My form has several options like:
Apple - Orange - Banana - Grape
These selections need to go into a text field in Salesforce. Right now when Zapier sends the data, it comes through as one long string:
AppleOrangeBananaGrape
This format is hard to read and looks messy. I tried adding commas in the Zapier template but when users don’t select all options, I get awkward results like:
Apple,Grape
What I really want is clean formatting like:
Apple, Grape
I’ve experimented with Zapier’s formatter tools but haven’t found a working solution yet. Has anyone dealt with this before and found a way to properly format multi-select values?
Had the same issue with our customer feedback forms. Skip the built-in formatters and use a JavaScript code step in Zapier instead. I wrote a simple script that splits the raw multi-choice data into an array, filters out empty values, and joins them back with commas and spaces. It handles all the edge cases without messy regex patterns. Just drop a Code by Zapier step between your Typeform trigger and Salesforce action, then use inputData.choices.split(',').filter(item => item.trim() !== '').join(', ') to clean up the formatting. Works perfectly across different form setups.
have u tried using zapier’s line itemizer? it helped me split multi-choice fields before and then you can format it back to a nice string with commas. worked great for my own typeform integration.

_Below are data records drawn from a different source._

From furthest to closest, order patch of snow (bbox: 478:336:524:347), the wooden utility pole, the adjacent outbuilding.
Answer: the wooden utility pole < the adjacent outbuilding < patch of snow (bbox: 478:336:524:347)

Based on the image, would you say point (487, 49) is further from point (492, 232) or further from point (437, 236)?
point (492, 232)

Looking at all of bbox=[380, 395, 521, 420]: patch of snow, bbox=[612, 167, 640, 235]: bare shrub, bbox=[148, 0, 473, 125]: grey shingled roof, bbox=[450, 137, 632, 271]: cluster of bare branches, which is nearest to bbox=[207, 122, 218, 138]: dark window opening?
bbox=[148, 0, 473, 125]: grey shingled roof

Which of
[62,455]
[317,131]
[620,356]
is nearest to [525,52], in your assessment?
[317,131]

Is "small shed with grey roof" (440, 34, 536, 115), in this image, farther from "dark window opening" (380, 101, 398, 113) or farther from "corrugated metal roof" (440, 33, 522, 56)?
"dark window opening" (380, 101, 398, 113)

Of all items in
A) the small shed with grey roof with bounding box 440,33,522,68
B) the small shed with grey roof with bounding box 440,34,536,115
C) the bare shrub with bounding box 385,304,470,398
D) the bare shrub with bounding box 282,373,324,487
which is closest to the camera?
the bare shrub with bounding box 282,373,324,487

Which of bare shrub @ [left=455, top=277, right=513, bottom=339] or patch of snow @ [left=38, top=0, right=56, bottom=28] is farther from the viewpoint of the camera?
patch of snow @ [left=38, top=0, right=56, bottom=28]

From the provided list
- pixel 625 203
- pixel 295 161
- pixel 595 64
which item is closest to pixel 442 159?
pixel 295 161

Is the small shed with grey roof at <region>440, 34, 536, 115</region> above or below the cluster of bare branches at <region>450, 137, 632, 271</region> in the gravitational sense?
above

Had the same issue with our lead capture forms. Fixed it using Zapier’s Formatter with the Text action - specifically the “Replace” function to find empty selections and replace them with nothing. Set up a pattern that finds multiple consecutive commas and replaces them with single commas, then trim any leading/trailing commas. You can also use “Split Text” to break apart responses, then “Join” to put them back together with proper comma separation. This automatically eliminates empty values. The trick is preprocessing the data before it reaches Salesforce instead of fixing it later. Takes some trial and error to nail the regex patterns, but once you’ve got it configured, it handles all the edge cases perfectly.